EVERLENY ET TRIANA ce sont les deux économistes les plus connus vivant sur l’île. Tous deux dirigeaient le Centre d’études économiques de l’Université de La Havane. Ils conviennent que la crise est structurelle et que des réformes structurelles sont nécessaires. Le point clé pour Everleny est que «le gouvernement continue d’essayer d’ignorer le marché. Je vais vous donner un exemple : l’État paie aux producteurs de lait 20 pesos par litre, mais si vous le cherchez dans la rue, vous payez 300 pesos. Résultat il n’y a pas de lait. Et Cuba reçoit pour la première fois des dons internationaux pour donner du lait aux enfants. Le marché ne signifie pas le capitalisme, il suffit de regarder le Vietnam et la Chine. S’il n’est pas produit, il ne peut être redistribué. C’est le serpent qui se mange la queue.”

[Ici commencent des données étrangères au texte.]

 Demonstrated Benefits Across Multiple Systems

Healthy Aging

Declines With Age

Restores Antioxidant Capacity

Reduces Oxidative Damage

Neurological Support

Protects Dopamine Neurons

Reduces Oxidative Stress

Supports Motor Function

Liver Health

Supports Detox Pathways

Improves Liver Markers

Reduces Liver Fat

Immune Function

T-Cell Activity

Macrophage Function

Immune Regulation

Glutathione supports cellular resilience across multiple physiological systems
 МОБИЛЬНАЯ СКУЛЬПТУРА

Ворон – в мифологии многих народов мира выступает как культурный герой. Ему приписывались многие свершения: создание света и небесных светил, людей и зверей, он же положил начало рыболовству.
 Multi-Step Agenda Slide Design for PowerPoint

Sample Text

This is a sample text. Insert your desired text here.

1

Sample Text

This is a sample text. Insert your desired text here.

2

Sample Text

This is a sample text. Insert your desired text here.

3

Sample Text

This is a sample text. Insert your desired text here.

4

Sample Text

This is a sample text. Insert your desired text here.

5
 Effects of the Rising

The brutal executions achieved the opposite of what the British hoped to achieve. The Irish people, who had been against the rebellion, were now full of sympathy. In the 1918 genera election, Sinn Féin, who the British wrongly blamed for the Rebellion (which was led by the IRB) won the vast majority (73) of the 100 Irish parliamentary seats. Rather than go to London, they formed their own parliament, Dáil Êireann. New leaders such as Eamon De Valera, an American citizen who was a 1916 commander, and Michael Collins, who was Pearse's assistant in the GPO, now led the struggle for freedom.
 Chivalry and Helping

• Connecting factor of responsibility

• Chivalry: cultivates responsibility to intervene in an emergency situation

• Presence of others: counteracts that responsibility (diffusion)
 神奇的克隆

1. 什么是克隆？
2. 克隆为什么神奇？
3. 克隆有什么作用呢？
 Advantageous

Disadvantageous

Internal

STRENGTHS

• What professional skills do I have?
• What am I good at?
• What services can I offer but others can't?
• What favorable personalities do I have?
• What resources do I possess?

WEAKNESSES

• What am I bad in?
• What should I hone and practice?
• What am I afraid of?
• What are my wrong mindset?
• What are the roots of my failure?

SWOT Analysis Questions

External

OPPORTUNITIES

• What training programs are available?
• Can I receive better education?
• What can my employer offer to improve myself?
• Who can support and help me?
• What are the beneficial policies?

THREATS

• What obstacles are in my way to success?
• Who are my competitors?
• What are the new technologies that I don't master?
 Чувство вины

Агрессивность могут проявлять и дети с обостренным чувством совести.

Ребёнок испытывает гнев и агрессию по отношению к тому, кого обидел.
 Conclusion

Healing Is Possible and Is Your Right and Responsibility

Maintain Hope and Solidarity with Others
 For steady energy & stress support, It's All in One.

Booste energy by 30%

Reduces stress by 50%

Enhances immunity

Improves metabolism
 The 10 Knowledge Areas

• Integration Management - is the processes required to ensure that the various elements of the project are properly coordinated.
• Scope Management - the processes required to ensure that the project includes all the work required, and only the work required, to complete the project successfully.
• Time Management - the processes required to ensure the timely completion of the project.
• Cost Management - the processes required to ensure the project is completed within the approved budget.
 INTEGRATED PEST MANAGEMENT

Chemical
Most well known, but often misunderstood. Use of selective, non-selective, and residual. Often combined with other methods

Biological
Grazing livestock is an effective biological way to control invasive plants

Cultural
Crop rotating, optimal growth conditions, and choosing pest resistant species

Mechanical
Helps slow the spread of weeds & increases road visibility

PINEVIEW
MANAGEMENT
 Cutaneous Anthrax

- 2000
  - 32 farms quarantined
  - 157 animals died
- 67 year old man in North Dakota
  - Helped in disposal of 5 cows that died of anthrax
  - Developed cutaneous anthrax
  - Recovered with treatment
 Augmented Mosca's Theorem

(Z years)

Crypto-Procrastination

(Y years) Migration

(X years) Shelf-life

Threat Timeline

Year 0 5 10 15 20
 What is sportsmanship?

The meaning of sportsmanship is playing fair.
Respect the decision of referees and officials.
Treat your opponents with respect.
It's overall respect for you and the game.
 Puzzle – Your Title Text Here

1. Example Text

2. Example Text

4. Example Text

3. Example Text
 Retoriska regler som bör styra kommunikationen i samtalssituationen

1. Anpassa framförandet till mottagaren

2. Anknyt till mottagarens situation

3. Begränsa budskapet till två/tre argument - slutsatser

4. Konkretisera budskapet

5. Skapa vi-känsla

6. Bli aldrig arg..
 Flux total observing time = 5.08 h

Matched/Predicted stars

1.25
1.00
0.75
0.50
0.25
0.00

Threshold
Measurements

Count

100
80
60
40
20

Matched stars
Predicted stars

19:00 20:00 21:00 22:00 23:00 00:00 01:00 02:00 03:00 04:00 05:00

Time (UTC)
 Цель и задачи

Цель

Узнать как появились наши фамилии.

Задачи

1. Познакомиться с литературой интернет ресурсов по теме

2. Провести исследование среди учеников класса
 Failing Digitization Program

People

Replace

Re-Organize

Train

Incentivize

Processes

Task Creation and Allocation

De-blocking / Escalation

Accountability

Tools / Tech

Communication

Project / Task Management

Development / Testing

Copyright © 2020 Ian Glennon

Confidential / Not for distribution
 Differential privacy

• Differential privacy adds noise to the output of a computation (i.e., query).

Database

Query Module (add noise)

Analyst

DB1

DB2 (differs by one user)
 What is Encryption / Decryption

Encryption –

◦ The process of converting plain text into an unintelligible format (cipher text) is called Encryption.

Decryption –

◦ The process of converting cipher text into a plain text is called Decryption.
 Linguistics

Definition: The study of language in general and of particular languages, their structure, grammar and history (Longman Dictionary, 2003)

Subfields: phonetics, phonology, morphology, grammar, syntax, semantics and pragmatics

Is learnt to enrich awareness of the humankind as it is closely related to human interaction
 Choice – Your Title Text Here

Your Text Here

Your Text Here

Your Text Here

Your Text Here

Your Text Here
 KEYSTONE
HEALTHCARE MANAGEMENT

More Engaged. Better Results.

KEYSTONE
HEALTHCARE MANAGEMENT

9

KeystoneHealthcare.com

Triana part également du constat qu’«il existe un contexte extérieur (le blocus américain, ndlr) sur lequel nous ne pouvons pas influencer», alors qu’il faut «réparer le système entrepreneurial, il suffit de penser que l’année dernière, 323 entreprises d’État ont fermé en perte, se concentrant sur ressources dans les secteurs qui peuvent contribuer à améliorer la qualité de vie des Cubains.